La UE lleva años insistiendo en que «aprender rápidamente a hablar el lenguaje del poder» no es una opción sino una necesidad. El problema es que mientras en varias partes del globo ese lenguaje se habla con portaaviones, amenazas creíbles y desplegando tropas, en Bruselas, demasiado a menudo, se limita a las peleas semánticas, a semanas de intensa lucha literalmente sólo por un adjetivo o una coma.
Por El Mundo
Lo ocurrido estos días, y este mismo jueves en la primera jornada del Consejo Europeo que ha reunido a los jefes de Estado y de gobierno de los 27 es un ejemplo perfecto. Tras inicios titubeantes, una polémica por el afán de protagonismo de Ursula von der Leyen y críticas por un intento de reescribir la posición comunitaria sobre el conflicto entre Israel y Palestina, se llegó a una serie de conclusiones claras a mediados de mes. Una condena unánime, rotunda, sin matices, de la matanza perpetrada por Hamas. Una insistencia en el derecho a la defensa propia de Israel, pero dentro del derecho internacional. Y la necesidad de proporcionar ayuda humanitaria a los habitantes de Gaza. A partir de ahí, los problemas.

### Objetivo del ejercicio:
Reproduce íntegro y sin ningún cambio el texto sobre el Consejo Europeo y el conflicto entre Israel y Palestina.

### Material de partida:
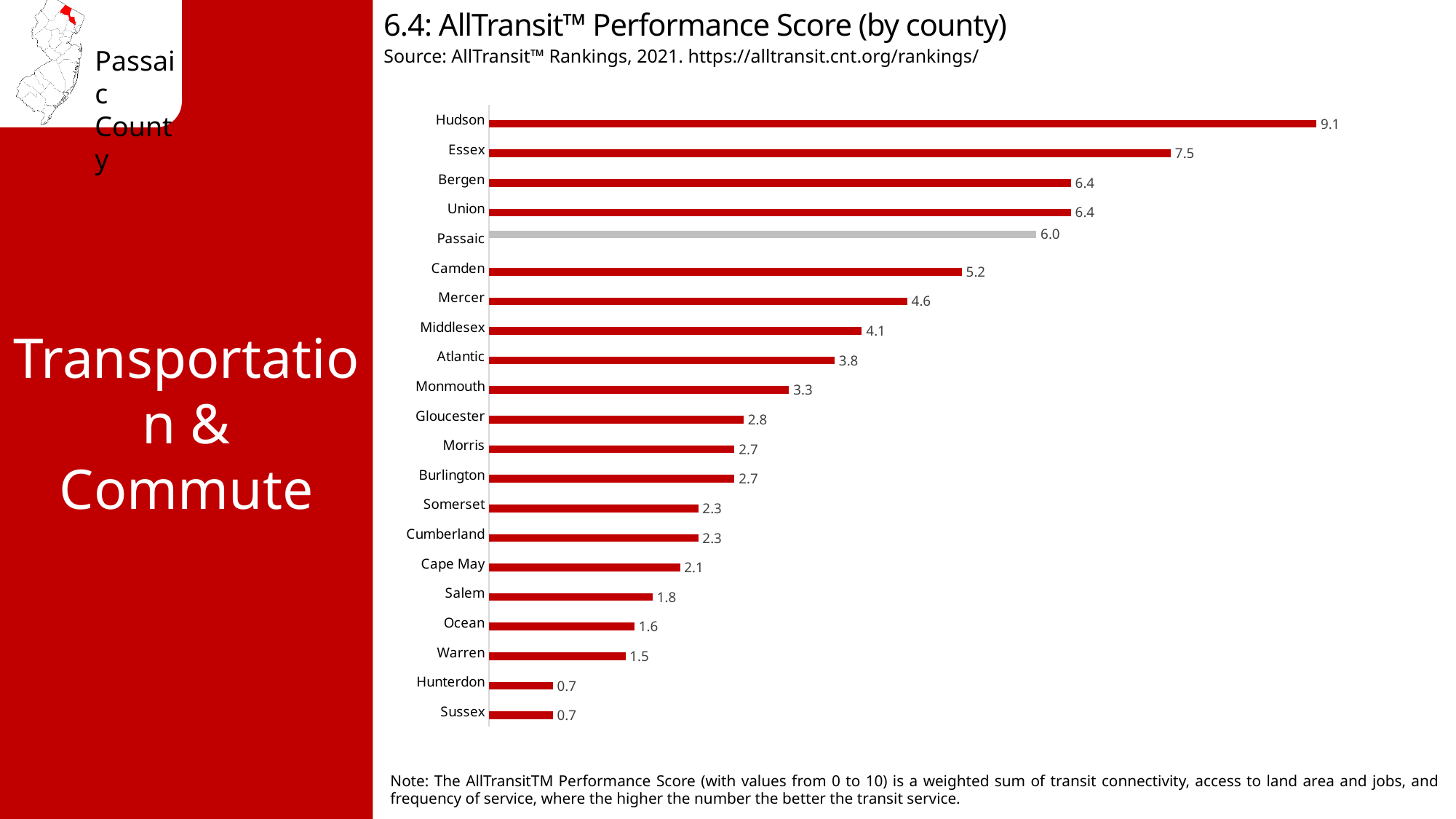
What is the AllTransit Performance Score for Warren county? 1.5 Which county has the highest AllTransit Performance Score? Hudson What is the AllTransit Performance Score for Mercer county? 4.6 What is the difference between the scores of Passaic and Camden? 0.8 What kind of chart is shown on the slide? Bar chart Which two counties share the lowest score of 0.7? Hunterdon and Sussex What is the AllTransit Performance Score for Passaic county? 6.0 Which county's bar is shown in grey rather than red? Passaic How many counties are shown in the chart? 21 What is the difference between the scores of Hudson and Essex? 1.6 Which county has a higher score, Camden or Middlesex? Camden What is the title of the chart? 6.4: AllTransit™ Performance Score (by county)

### Solución del problema:
La UE lleva años insistiendo en que «aprender rápidamente a hablar el lenguaje del poder» no es una opción sino una necesidad. El problema es que mientras en varias partes del globo ese lenguaje se habla con portaaviones, amenazas creíbles y desplegando tropas, en Bruselas, demasiado a menudo, se limita a las peleas semánticas, a semanas de intensa lucha literalmente sólo por un adjetivo o una coma.
Por El Mundo
Lo ocurrido estos días, y este mismo jueves en la primera jornada del Consejo Europeo que ha reunido a los jefes de Estado y de gobierno de los 27 es un ejemplo perfecto. Tras inicios titubeantes, una polémica por el afán de protagonismo de Ursula von der Leyen y críticas por un intento de reescribir la posición comunitaria sobre el conflicto entre Israel y Palestina, se llegó a una serie de conclusiones claras a mediados de mes. Una condena unánime, rotunda, sin matices, de la matanza perpetrada por Hamas. Una insistencia en el derecho a la defensa propia de Israel, pero dentro del derecho internacional. Y la necesidad de proporcionar ayuda humanitaria a los habitantes de Gaza. A partir de ahí, los problemas.